(EXTRACT PROVIDED Opens)
Many individuals see rental properties as an opportunity to diversify their income. However, the state of the housing market and other related costs are considerations. Would-be landlords must closely examine the pros vs. cons of that kind of venture.
If you’re considering buying residential property in order to create income from renters, you need to closely assess your cash flow, says Kenneth Chavis IV. He is a senior wealth counselor at Versant Capital Management.
“In general, investing in residential property for income purposes can be beneficial and in some cases even lucrative,” Chavis said. “A number of things need to be considered. One: really take a close look at the details of your cash flow — your income — and what you expect the income to be from the property you’re purchasing. [Don’t forget] other costs like maintenance, repairs, mortgage and insurance.”
Additionally, buyers need to do the math on whether they will manage the property themselves or hire a management company to handle many of those duties, he added.
As a landlord, you would also need to be prepared to bridge any gaps in renters, Chavis said.
“Can you bridge that gap in income and still make all your (mortgage) payments? Most people are renting on a 12-month lease term. I’d say at least three months is a good range to have saved. Right now in the rental market, I think that’s less of an issue due to demand.”
It is now more difficult for the average American to buy a home, he explained. Also, there are more renters in the marketplace. But due to this same factor – higher housing costs – Chavis sees the prospect of becoming a landlord as a better option for individuals who already have existing properties.
(EXTRACT PROVIDED Closes)
(DATA EXTRACTS Opens)
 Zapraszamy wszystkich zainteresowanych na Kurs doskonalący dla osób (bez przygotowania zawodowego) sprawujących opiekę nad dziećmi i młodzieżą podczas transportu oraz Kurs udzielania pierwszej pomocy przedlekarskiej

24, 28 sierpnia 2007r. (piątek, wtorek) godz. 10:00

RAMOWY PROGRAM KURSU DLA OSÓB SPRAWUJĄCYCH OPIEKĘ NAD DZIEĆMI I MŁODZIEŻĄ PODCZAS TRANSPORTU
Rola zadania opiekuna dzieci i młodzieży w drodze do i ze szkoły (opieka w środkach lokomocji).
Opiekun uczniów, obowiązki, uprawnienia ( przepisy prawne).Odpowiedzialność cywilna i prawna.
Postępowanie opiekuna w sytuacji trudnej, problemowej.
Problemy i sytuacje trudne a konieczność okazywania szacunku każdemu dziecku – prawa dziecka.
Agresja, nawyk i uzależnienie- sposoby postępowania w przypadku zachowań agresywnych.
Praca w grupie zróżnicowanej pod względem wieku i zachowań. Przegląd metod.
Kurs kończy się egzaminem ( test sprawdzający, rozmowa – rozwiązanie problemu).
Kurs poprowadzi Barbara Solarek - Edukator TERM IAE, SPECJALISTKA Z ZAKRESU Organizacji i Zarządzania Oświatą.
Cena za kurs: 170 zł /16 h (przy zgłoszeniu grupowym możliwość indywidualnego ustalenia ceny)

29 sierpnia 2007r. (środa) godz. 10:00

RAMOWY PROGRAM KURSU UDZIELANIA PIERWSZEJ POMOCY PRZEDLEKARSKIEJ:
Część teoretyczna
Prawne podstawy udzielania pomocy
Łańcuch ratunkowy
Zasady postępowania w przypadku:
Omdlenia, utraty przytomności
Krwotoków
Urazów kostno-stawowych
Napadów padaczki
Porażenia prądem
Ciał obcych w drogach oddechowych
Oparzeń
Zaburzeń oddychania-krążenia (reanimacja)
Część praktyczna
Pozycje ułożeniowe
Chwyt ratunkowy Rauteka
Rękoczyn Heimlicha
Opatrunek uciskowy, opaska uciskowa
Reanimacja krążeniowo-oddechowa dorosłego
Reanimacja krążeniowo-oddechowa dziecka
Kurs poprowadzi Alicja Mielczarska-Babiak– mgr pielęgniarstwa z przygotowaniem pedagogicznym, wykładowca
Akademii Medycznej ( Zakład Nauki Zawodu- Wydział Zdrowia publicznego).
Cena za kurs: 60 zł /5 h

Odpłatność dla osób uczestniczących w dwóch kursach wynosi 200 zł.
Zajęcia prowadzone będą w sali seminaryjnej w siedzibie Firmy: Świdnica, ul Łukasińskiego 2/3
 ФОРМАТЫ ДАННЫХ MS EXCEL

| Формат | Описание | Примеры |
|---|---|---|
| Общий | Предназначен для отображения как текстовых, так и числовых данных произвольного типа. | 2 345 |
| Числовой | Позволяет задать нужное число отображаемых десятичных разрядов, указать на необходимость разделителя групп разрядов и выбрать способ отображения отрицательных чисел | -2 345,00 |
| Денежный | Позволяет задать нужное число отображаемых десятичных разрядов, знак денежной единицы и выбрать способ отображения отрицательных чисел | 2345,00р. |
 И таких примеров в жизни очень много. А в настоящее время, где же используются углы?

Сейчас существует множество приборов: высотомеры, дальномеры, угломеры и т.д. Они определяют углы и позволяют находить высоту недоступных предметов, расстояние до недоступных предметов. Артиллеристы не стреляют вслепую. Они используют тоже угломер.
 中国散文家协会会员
(DATA EXTRACTS Closes)
REQUIRED WORK:
**a.** According to the article on rental properties, what position does Kenneth Chavis IV hold?
**b.** Name every cost that Chavis, in the article on rental properties, tells buyers not to forget.
**c.** Using the article on rental properties, explain why Chavis considers becoming a landlord a better option for individuals who already have existing properties.

ANSWERS IN ORDER:
**a.** He is a senior wealth counselor at Versant Capital Management.

**b.** Maintenance, repairs, mortgage, insurance

**c.** He points to higher housing costs. Those costs have made it more difficult for the average American to buy a home. Because of the same factor, Chavis sees becoming a landlord as the better option for people who already own property.